Records taken from a data source
□ □ □ □ □
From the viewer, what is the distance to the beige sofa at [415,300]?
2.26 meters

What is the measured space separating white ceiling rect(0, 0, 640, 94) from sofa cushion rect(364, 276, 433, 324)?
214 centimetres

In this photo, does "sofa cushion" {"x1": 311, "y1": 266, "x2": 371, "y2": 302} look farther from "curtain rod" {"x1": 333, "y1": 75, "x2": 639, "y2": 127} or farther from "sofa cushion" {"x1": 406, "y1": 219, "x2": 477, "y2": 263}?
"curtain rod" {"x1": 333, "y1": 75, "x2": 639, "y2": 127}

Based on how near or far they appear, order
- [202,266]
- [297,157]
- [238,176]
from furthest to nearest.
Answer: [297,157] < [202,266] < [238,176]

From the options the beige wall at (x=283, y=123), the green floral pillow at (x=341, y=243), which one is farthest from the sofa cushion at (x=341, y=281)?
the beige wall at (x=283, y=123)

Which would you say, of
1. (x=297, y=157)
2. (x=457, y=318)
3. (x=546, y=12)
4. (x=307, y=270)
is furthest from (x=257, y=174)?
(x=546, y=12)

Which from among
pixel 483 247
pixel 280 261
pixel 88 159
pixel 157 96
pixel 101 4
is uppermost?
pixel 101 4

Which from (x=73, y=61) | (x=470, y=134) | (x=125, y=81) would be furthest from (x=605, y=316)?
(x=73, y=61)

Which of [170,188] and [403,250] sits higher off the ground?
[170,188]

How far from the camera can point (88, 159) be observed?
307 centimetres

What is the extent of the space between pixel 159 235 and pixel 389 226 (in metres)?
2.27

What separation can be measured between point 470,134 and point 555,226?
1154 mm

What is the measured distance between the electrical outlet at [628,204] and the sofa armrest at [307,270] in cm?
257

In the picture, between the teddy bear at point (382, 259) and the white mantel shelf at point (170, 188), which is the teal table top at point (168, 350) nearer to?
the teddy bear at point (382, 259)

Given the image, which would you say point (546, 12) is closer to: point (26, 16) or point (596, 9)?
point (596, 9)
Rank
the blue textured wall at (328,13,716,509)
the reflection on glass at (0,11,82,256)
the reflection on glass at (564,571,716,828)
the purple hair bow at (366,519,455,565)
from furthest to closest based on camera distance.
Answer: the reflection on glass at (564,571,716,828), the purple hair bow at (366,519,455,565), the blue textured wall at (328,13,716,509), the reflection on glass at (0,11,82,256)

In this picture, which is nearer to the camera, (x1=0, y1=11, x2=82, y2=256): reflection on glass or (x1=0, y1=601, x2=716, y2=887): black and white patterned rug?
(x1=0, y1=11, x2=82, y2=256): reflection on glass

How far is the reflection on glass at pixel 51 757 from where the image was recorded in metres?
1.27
□ □ □ □ □
Required work:
Give every one of the lines above again, word for word, without changing anything.

Output:
From the viewer, what is the distance to the beige sofa at [415,300]?
2.26 meters

What is the measured space separating white ceiling rect(0, 0, 640, 94) from sofa cushion rect(364, 276, 433, 324)?
214 centimetres

In this photo, does "sofa cushion" {"x1": 311, "y1": 266, "x2": 371, "y2": 302} look farther from "curtain rod" {"x1": 333, "y1": 75, "x2": 639, "y2": 127} or farther from "sofa cushion" {"x1": 406, "y1": 219, "x2": 477, "y2": 263}?
"curtain rod" {"x1": 333, "y1": 75, "x2": 639, "y2": 127}

Based on how near or far they appear, order
- [202,266]
- [297,157]
- [238,176]
from furthest to nearest.
Answer: [297,157] < [202,266] < [238,176]

From the options the beige wall at (x=283, y=123), the green floral pillow at (x=341, y=243), which one is farthest from the sofa cushion at (x=341, y=281)?
the beige wall at (x=283, y=123)

Which would you say, of
1. (x=297, y=157)
2. (x=457, y=318)
3. (x=546, y=12)
4. (x=307, y=270)
is furthest from (x=257, y=174)?
(x=546, y=12)

Which from among
pixel 483 247
pixel 280 261
pixel 88 159
pixel 157 96
pixel 101 4
is uppermost?
pixel 101 4

Which from (x=73, y=61) | (x=470, y=134) | (x=125, y=81) would be furthest from (x=605, y=316)?
(x=73, y=61)

Which of [170,188] and [403,250] sits higher off the ground?
[170,188]

How far from the camera can point (88, 159) be observed?
307 centimetres

What is the extent of the space between pixel 159 235 and pixel 389 226 (in metres)?
2.27

What separation can be measured between point 470,134 and point 555,226?
1154 mm

What is the measured distance between the electrical outlet at [628,204] and the sofa armrest at [307,270] in cm?
257

In the picture, between the teddy bear at point (382, 259) and the white mantel shelf at point (170, 188), which is the teal table top at point (168, 350) nearer to?
the teddy bear at point (382, 259)

Given the image, which would you say point (546, 12) is closer to: point (26, 16) or point (596, 9)?
point (596, 9)
Rank
the blue textured wall at (328,13,716,509)
the reflection on glass at (0,11,82,256)
the reflection on glass at (564,571,716,828)
the purple hair bow at (366,519,455,565)
from furthest to closest based on camera distance.
Answer: the reflection on glass at (564,571,716,828), the purple hair bow at (366,519,455,565), the blue textured wall at (328,13,716,509), the reflection on glass at (0,11,82,256)

In this picture, which is nearer to the camera, (x1=0, y1=11, x2=82, y2=256): reflection on glass or (x1=0, y1=601, x2=716, y2=887): black and white patterned rug?
(x1=0, y1=11, x2=82, y2=256): reflection on glass

How far is the reflection on glass at pixel 51 757 from where the image was recorded in metres?
1.27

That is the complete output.